Quo VadisRome, sous le règne de Néron. Vinicius, patricien respecté, croise dans la maison d’Aulus une jeune femme, Callina, surnommée Lygie. Il en tombe fou amoureux. Mais Lygie n’est pas une jeune fille comme les autres: elle est la fille d’un roi barbare vaincu, ramenée en trophée et adoptée par la famille qui l’aime comme sa propre fille. Vinicius enrage: ce n’est ni une esclave à acheter, ni une citoyenne romaine. Il décide alors d’user de la force: grâce à son amitié avec Pétrone, il fait intervenir Néron qui a le droit de réclamer l’otage pour la lui remettre. Désespérée, Lygie décide alors de fuir pendant le trajet avec la complicité d’Ursus, son éternel ami et compatriote, pour se réfugier chez une étrange et nouvelle secte qui commence à prendre beaucoup d’ampleur dans l’empire: les Chrétiens.

Un joli pavé et best seller mondial qui valut à son auteur le prix Nobel, rien que ça!
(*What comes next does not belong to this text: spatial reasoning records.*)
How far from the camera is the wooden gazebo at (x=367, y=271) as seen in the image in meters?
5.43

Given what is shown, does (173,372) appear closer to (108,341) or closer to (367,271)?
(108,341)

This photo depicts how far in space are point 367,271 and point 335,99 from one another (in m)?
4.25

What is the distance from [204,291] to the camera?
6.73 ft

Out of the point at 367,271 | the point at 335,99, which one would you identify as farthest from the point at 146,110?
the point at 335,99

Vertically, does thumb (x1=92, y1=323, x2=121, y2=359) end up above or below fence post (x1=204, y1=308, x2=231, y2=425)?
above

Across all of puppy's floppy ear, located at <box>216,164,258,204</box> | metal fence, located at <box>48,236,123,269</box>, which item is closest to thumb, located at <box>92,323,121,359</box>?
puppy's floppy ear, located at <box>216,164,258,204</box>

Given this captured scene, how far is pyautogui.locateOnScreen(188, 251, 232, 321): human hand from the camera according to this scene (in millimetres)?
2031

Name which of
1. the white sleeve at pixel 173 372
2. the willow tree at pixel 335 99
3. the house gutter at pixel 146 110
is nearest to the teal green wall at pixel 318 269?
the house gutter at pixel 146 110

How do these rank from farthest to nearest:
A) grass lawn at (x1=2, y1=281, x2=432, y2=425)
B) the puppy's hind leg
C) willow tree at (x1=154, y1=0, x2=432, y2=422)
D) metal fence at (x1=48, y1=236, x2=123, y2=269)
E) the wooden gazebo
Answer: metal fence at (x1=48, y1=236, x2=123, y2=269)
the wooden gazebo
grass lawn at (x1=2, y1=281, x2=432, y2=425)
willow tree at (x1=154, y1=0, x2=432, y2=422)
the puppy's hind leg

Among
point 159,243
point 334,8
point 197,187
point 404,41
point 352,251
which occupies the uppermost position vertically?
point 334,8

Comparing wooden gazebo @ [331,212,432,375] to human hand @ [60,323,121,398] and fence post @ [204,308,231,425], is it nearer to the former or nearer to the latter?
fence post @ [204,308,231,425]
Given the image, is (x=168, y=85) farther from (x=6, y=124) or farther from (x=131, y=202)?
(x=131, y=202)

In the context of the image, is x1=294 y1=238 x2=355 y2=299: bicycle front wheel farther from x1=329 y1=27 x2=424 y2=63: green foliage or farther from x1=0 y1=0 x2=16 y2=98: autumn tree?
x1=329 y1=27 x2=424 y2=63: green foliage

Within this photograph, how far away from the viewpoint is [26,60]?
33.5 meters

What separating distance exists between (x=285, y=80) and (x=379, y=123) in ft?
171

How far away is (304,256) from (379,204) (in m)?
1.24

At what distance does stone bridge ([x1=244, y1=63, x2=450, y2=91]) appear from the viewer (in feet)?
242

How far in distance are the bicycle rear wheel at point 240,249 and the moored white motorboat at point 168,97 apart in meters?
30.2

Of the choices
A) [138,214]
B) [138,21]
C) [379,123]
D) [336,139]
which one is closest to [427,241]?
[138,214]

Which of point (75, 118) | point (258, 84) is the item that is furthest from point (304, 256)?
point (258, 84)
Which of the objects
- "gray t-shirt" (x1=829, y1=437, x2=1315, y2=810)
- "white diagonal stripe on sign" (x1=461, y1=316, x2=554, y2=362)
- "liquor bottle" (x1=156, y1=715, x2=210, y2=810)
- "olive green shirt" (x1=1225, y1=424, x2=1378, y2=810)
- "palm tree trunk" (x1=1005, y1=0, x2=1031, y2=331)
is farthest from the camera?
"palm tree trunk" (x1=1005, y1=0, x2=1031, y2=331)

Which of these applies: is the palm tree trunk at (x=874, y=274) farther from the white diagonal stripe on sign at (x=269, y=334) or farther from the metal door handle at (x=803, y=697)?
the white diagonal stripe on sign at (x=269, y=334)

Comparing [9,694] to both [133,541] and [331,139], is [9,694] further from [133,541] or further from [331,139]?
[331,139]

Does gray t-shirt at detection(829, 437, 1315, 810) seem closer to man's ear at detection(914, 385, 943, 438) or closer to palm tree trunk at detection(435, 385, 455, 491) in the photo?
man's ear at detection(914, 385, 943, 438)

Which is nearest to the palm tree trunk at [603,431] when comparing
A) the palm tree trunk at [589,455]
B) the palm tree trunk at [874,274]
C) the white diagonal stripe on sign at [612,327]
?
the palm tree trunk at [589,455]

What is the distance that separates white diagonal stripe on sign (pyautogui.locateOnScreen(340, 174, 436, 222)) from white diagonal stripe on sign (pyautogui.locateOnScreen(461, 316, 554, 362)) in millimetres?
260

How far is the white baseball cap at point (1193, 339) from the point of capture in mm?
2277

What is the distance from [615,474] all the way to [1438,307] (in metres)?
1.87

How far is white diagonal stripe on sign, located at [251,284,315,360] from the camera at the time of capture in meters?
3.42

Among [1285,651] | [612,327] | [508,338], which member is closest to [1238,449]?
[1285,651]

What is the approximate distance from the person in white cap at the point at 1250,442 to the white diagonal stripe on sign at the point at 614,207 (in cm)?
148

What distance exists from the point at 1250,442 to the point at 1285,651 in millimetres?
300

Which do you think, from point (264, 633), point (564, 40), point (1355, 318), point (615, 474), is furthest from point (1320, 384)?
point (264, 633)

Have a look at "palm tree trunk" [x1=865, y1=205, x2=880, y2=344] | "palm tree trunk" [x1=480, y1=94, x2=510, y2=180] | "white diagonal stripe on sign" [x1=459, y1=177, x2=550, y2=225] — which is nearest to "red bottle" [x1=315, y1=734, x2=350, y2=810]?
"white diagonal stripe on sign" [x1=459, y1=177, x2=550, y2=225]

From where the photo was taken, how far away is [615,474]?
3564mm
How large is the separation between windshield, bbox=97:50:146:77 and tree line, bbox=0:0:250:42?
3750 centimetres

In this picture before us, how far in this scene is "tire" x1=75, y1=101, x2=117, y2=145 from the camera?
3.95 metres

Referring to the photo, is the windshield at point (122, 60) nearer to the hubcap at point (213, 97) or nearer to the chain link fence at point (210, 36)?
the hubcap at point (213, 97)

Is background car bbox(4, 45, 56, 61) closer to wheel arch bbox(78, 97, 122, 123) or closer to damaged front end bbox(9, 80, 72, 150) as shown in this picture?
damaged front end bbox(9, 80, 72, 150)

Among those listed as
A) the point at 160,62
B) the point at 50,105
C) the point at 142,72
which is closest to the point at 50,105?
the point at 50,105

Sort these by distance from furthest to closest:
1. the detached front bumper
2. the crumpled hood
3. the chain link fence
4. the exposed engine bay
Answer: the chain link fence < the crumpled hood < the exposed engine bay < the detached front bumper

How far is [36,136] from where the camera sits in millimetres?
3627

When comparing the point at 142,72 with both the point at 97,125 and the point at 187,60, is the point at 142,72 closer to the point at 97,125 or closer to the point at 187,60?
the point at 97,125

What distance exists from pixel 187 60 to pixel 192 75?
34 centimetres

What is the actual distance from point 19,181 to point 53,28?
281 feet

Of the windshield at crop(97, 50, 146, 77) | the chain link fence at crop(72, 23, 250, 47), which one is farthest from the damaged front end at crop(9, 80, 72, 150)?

Je ne cache pas mon affection pour l’univers de la Rome antique. Ici, j’ai été servie! On commence par évoluer dans la haute société romaine, déjà un tantinet décadente, avec les privilèges qu’elle s’octroie, le raffinement aussi auquel elle prétend. Pétrone et Néron en sont d’excellents représentants. Le premier étale sa maîtrise virtuose du rôle de courtisan, obligé de surveiller en permanence ses arrières par crainte de la disgrâce, mais le seul à savoir flatter Néron de manière à être le seul qu’il écoute. Quant à l’empereur, avec son délire politique et esthétique par lequel il se place au rang des dieux et qui le pousse à rêver d’un gigantesque incendie de Rome pour enfin égaler Homère et ses descriptions épiques de la chute de Troie, il est réellement glaçant.
On continue avec la découverte du monde chrétien et son idéal d’humilité, d’amour et de pardon face à un monde romain dur et sans pitié. C’est une véritable initiation pour Vinicius qui découvre que l’on peut communiquer autrement que l’épée à la main ou avec droit de vie et de mort sur ses esclaves. Le message est toutefois un tantinet évangéliste car on nous montre bien à quel point la société romaine est barbare face au christianisme qui illumine les visages de ses adeptes, mais cela mieux comprendre sa popularité grandissante. Les terribles persécutions sont l’occasion de mettre en scène avec brio les jeux du cirque qui déchaînent les foules avides d’action et de sang.
Au milieu de tout cela, j’ai tout de même été très touchée par l’histoire d’amour. Car Si Vinicius est au départ un barbare et un conquérant dans la vie, il l’est aussi dans ses sentiments et va devoir trouver une autre manière d’aimer pour se rapprocher de sa belle. J’ai espéré que Lygie lui échappe, puis qu’ils parviennent à se comprendre, puis qu’elle survive: arrestations, enlèvements, incendies, persécutions, rien ne lui est épargné et pendant toute ma lecture j’ai espéré très fort que l’histoire se termine bien pour les deux amoureux.

La note de Mélu:

Note 5

Un grand classique qui mérite sa popularité.

Un mot sur l’auteur: Henryk Sienkiewicz (1846-1916) est un écrivain polonais, lauréat du prix Nobel de littérature en 1905.